After temporary storage in the ground, groundwater drains from springs and seepages into streams and rivers. Maximum discharges occur at the end of the winter when groundwater levels are high following the seasonal infiltration. They steadily decline throughout the summer into the autumn. The contribution that groundwater makes to the flow of rivers is called base flow and it is responsible for maintaining the flow of rivers during extended periods of dry weather, when surface run-off virtually ceases.
|Time water takes to move from the soil to rivers and eventually the sea|
Groundwater provides about one-third of public water supplies in England and Wales, 7% in Northern Ireland and 3% in Scotland. The regional differences reflect the distribution of aquifers and the more favourable conditions for the development of surface water resources in both Northern Ireland and Scotland.
Groundwater makes up nearly 70% of all the world’s freshwater; only 0.2% is found in lakes, streams or rivers and 30% is bound up in snow and ice on mountains and in the polar regions. As rivers and lakes tend to be supported by groundwater, it is not exaggerating to say that almost all the water we use for agriculture, industry and drinking water is either groundwater or has been groundwater at some point in the water cycle.
Our major aquifers are the Chalk, Jurassic Limestones and Permo-Triassic sandstones, with substantial supplies available from other formations, such as river gravels and Carboniferous Limestone. Over recent years groundwater have been bottled for sale as mineral waters. Often these waters come from minor aquifers in upland areas where distinctive geology imparts interesting flavours.
It should be remembered that not all groundwater resides at sea level. The natural motion of water means that it moves from rainfall and springs down to rivers and eventually to the sea. However, the pace of this flow back to the sea is dependent on soil types and conditions. This is why we have lakes and reservoirs at high altitudes as they are situated on a form of impervious soil that does not readily leak water and they are constantly fed by small streams and constant rainfall - this variation is known as THE GROUNDWATER TABLE as varies throughout Britain.
This process can be illustrated more clearly if Britain is pictured as a giant dry sponge. If an ice cube was placed on the sponge, over time, the ice would melt and the water would soak into the sponge. The key factor here is the melting into the sponge, not out of the sponge to the surrounding areas. Eventually, the water will seep out of the sponge given sufficient volume leaving the majority of the water still in the sponge, this represents the nature of ‘groundwater’ and it has kept us alive since man has evolved two million years ago.

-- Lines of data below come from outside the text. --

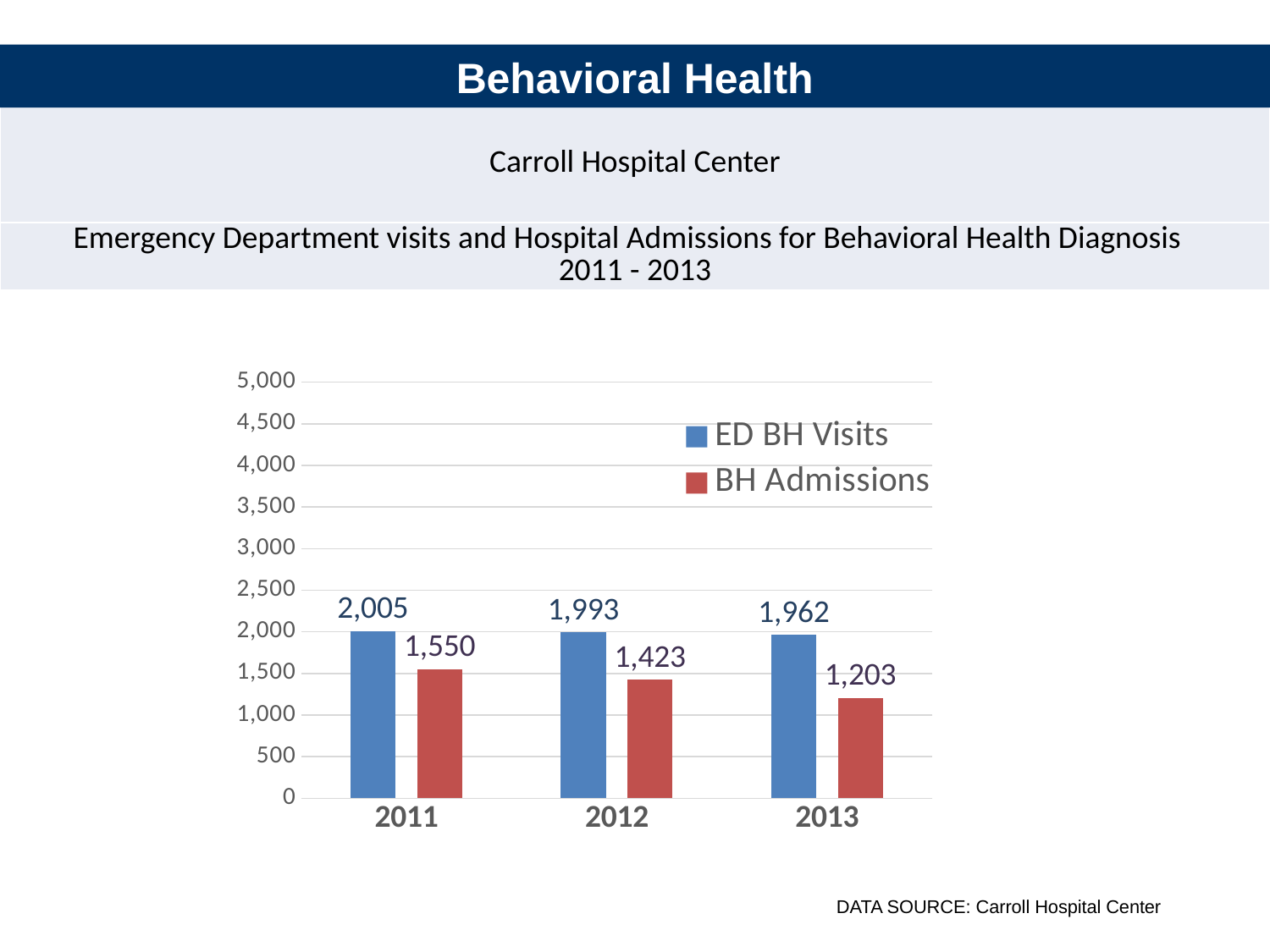
What is the difference between BH Admissions in 2011 and in 2013? 347 What is the difference between ED BH Visits and BH Admissions in 2013? 759 Which is larger in 2012, ED BH Visits or BH Admissions? ED BH Visits Which year has the highest value for BH Admissions? 2011 How many series does the legend list? 2 How many years are shown on the x axis? 3 What is the value for ED BH Visits in 2011? 2,005 Is the value for BH Admissions in 2011 greater or less than 2,000? less What is the value for BH Admissions in 2012? 1,423 Which year has the lowest value for ED BH Visits? 2013 Do the BH Admissions values rise or fall from 2011 to 2013? fall What is the value for BH Admissions in 2013? 1,203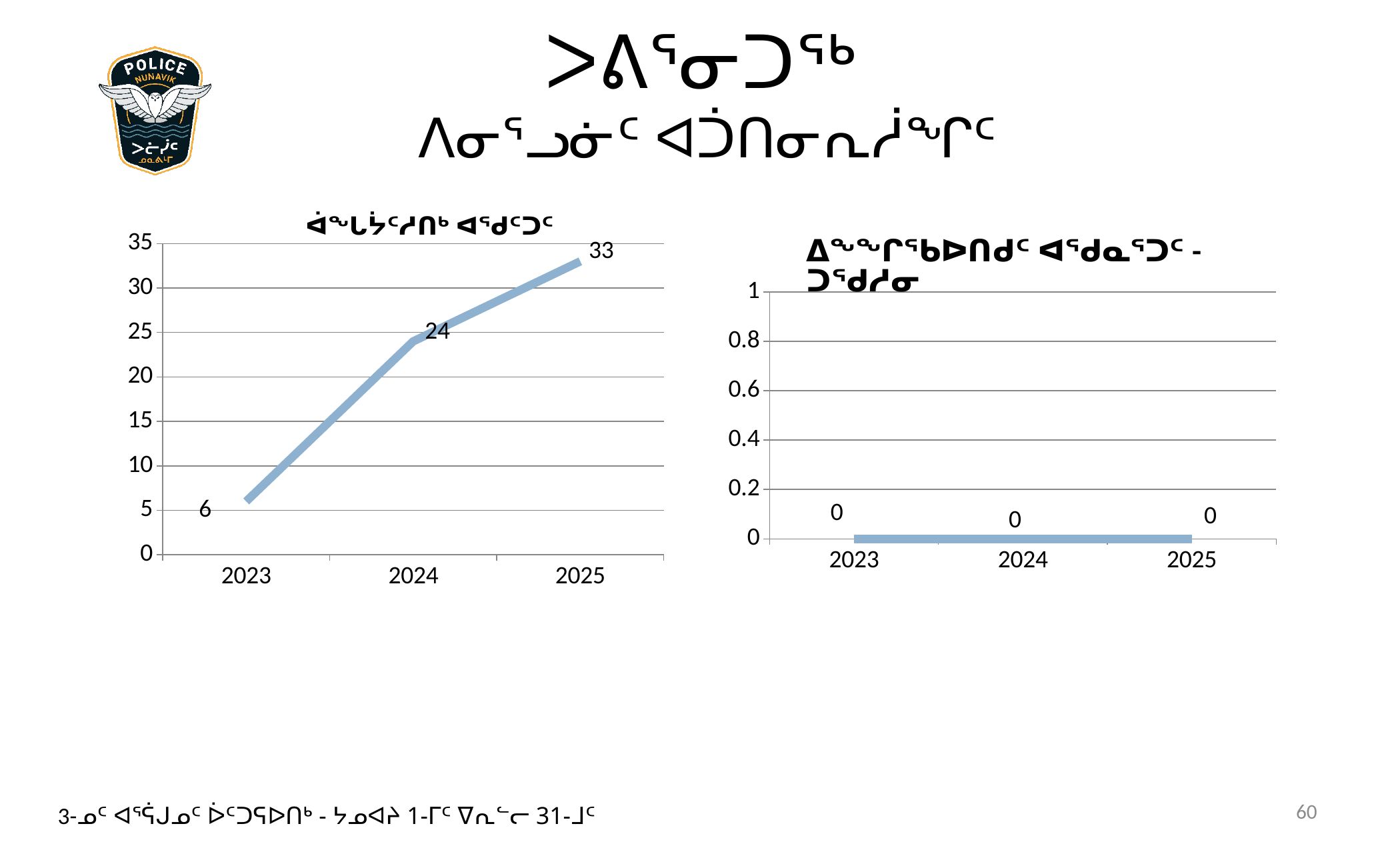
In the left chart, what is the difference between the values for 2024 and 2023? 18 What kind of chart is the left chart? line chart In the left chart, what is the value for 2023? 6 In the left chart, what is the value for 2025? 33 How many years are plotted on the x axis of the left chart? 3 In the left chart, which is larger, the value for 2024 or the value for 2025? 2025 In the right chart, what is the value for 2024? 0 In the left chart, which year has the highest value? 2025 In the left chart, what is the value for 2024? 24 In the left chart, do the values rise or fall from 2023 to 2025? rise In the left chart, which year has the lowest value? 2023 In the left chart, what is the difference between the values for 2025 and 2023? 27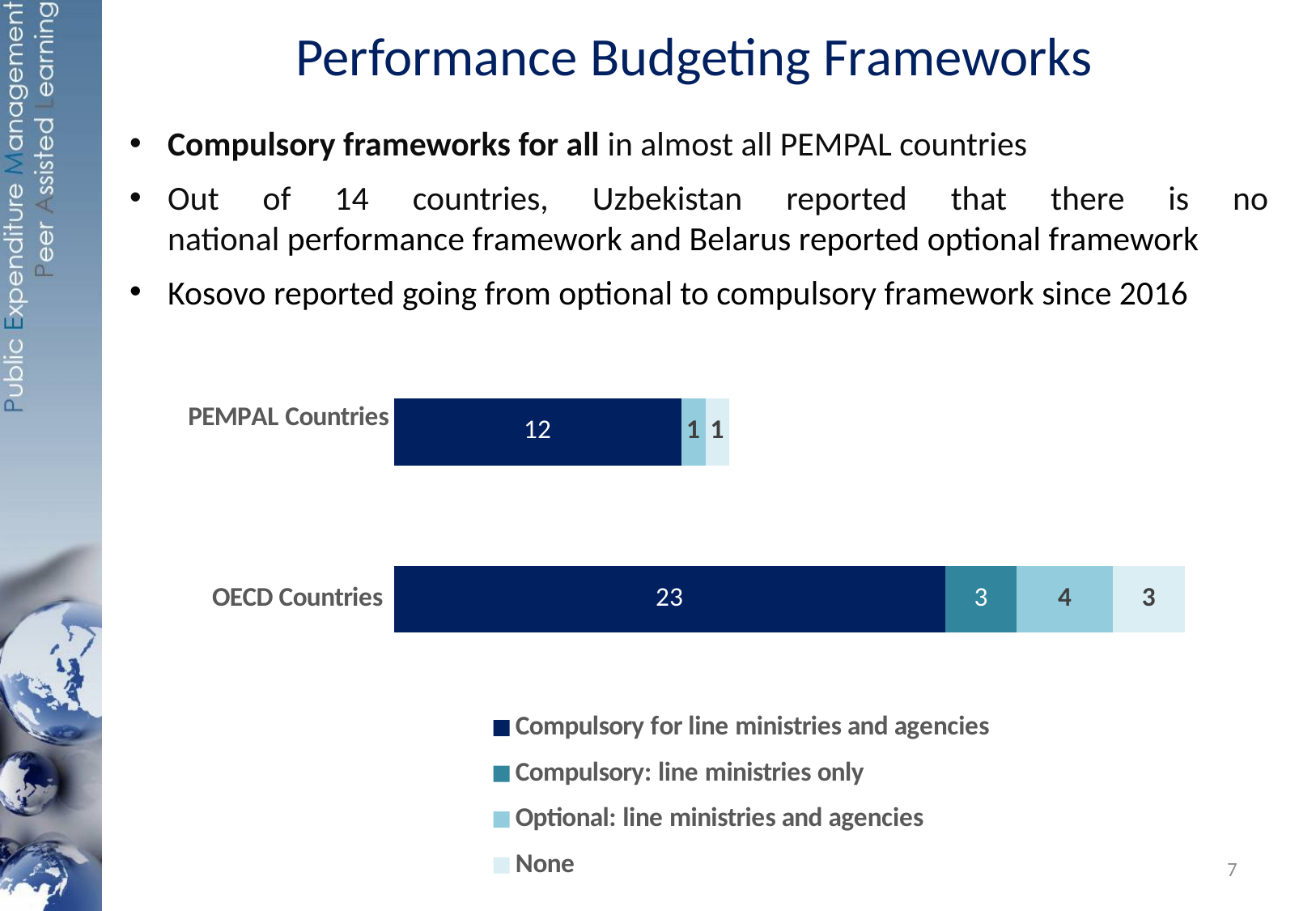
What is the value for None for OECD Countries? 3 What is the value for Compulsory: line ministries only for OECD Countries? 3 What is the total of the stacked bar for OECD Countries? 33 What is the value for Compulsory for line ministries and agencies for OECD Countries? 23 What kind of chart is shown on the slide? Stacked bar chart What is the value for Compulsory for line ministries and agencies for PEMPAL Countries? 12 What is the value for Optional: line ministries and agencies for OECD Countries? 4 How many series does the legend list? 4 What is the difference between the Compulsory for line ministries and agencies values for OECD Countries and PEMPAL Countries? 11 Which category has the larger value for Compulsory for line ministries and agencies, PEMPAL Countries or OECD Countries? OECD Countries What is the total of the stacked bar for PEMPAL Countries? 14 What is the value for None for PEMPAL Countries? 1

Geologists and Archaeologists would have us believe that the water from the last ice age just disappeared into the sea without a massive reaction to the land surface. If all the water from previous ice age just flowed into the sea without a detour into the massive aquifers under the soil then the rivers would have run dry long ago and man would have died for he would not have been able to dig the wells he has always needed to survive, if groundwater did not exist.